I think you are looking at a non ideal inductor.
The inductor has likely a series resistance.
This resistance you will see at lower frequencies.

Bertus

Yes, exactly, that is a non-ideal !

 

Look at the graph again.
I see constant up to 500Hz and then linear at higher frequencies.

Okay, but still, why is this so ?

 

Looks like a normal Log scale impedance, frequency graph for about a 1mH inductor with a small series resistance.

 

Okay, but still, why is this so ?

Because it is a real-world inductor, not a theoretical or ideal inductor.

Re-read post #2. ALL inductors have two primary characteristics, the inductance and the resistance. There also is shunt capacitance across the windings, but that usually is not significant at lower frequencies. Your inductor is wound with wire, and that wire has resistance. It looks like your inductor has a resistance (not impedance) of about 6 ohms. You should measure it with an ohmmeter and tell us what you find.

ak

 

Because it is a real-world inductor, not a theoretical or ideal inductor.

Re-read post #2. ALL inductors have two primary characteristics, the inductance and the resistance. There also is shunt capacitance across the windings, but that usually is not significant at lower frequencies. Your inductor is wound with wire, and that wire has resistance. It looks like your inductor has a resistance (not impedance) of about 6 ohms. You should measure it with an ohmmeter and tell us what you find.

ak

Okay, sounds more clear for me now
However, you you please explain in more details the influence of resistance and shunt capacitance on this particular graph ?

 

Your answers were provided in post #2 and #7.

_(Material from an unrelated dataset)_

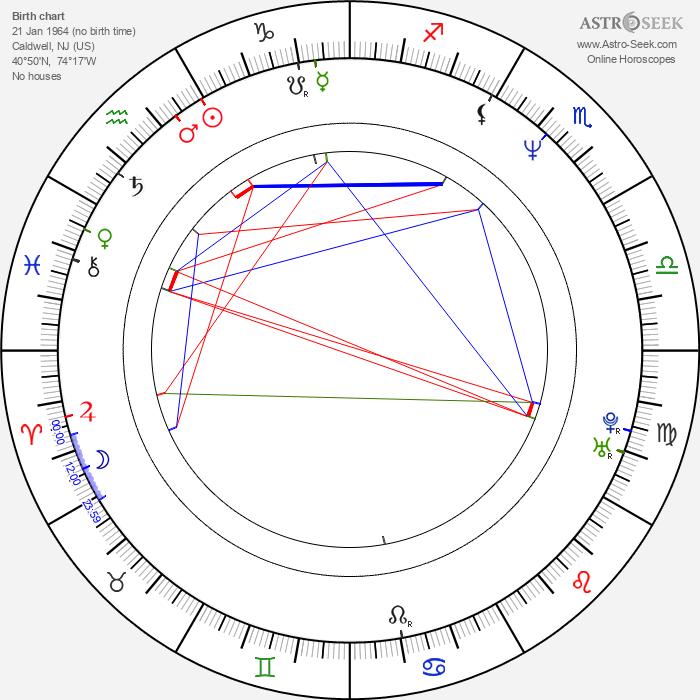 Eric Bross - Astrology Natal Birth Chart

The inductor has resistance of 3-5Ω. This is the dominant parameter at low frequencies.
At frequencies above 500Hz the reactance is 2πfL. That is, the reactance increases linearly with frequency.

 

See Feynman, Vol II, Chapter 23 for an explanation of how an inductor's characteristics vary with frequency from DC to blue light.

http://www.feynmanlectures.caltech.edu/II_23.html

 

Okay, sounds more clear for me now
However, you you please explain in more details the influence of resistance and shunt capacitance on this particular graph ?

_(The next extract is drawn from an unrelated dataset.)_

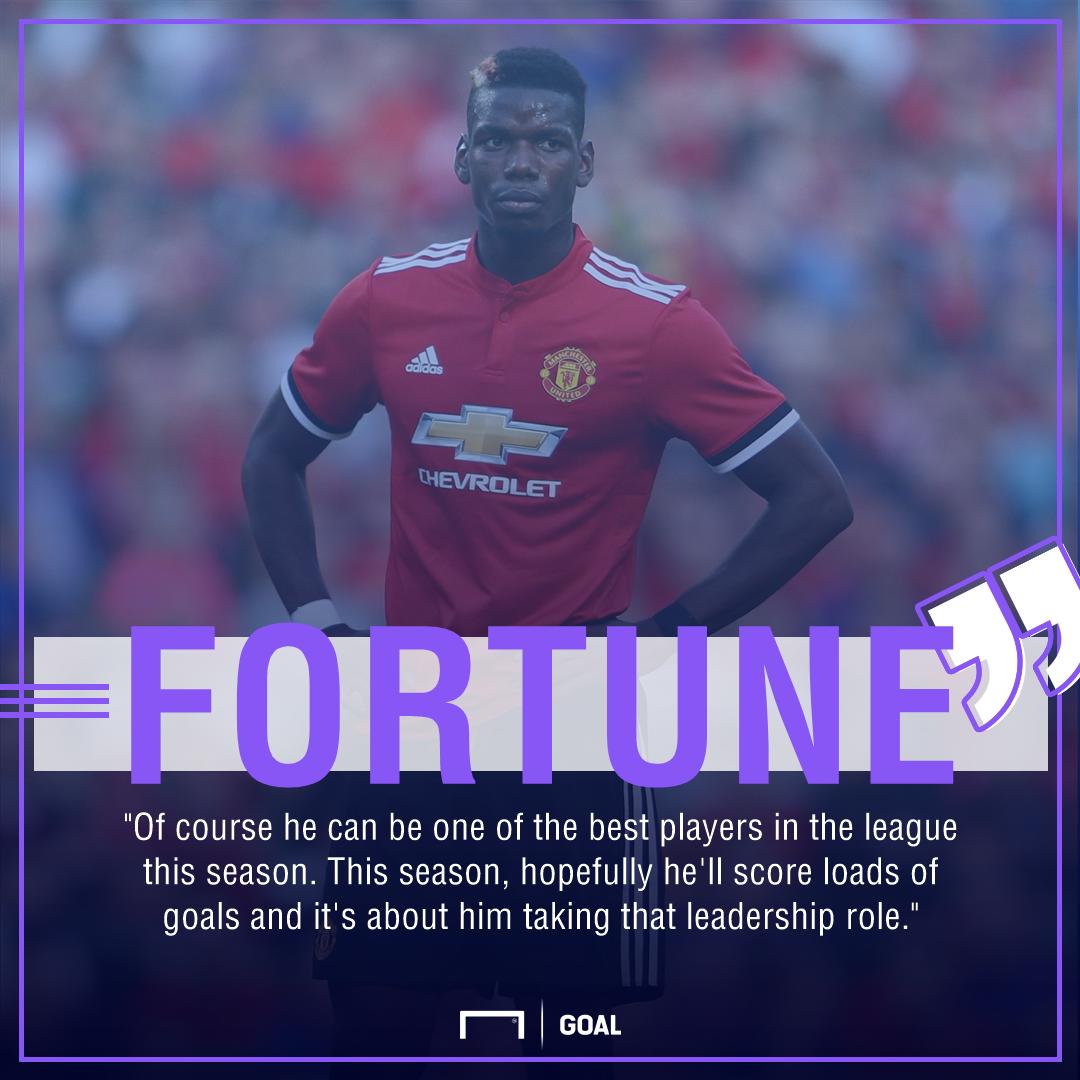 Paul Pogba Quinton Fortune Manchester United Premier League best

As AnalogKid said, the shunt capacitance won't have a noticeable effect at these low frequencies, so we won't see any effect in the following images.

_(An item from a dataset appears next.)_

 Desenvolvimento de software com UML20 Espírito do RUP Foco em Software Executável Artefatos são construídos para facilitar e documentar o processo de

Here is an image showing the impedance magnitude and AC resistance of a 1 mH inductor (which is what you apparently have) measured with an impedance analyzer. The frequency is swept from 10 Hz to 100 kHz. The green curve is the impedance magnitude and the yellow curve is the AC resistance. There is a marker A at 10 Hz showing the measured values in the upper right corner of the image and another marker B at 1 kHz. The scale is logarithmic for both axes:



Starting from about 100 Hz the impedance magnitude is rising with frequency. In the vicinity of 10 Hz, the impedance magnitude is nearly constant. This is because the inductor has a DC resistance of about .5 ohm. The reactance of a 1 mH inductor at 10 Hz is .0628 ohms. This is much less than the .5 ohm DC resistance so the impedance magnitude is dominated by the resistance.

At about 1 kHz you'll notice that the AC resistance (yellow) begins to rise. This is mainly because of skin and proximity effect, with a possible contribution of the losses in the ferrite core.

Your inductor has a much larger DC resistance, so to get a result like your inductor, I connected a 5.1 ohm resistor in series with the inductor and measured the combination. These curves should be similar to what your inductor would measure on an analyzer:

 

Here is a sweep of the impedance magnitude and AC resistance extending to 5 MHz. Now you can see the effect of the shunt capacitance. It causes the inductor to exhibit a self resonance at about 832 kHz. Notice how large the AC resistance becomes:



Also notice that at frequencies above the self resonance the impedance magnitude decreases with increasing frequency rather than increasing with frequency. The inductor is now behaving like a capacitor.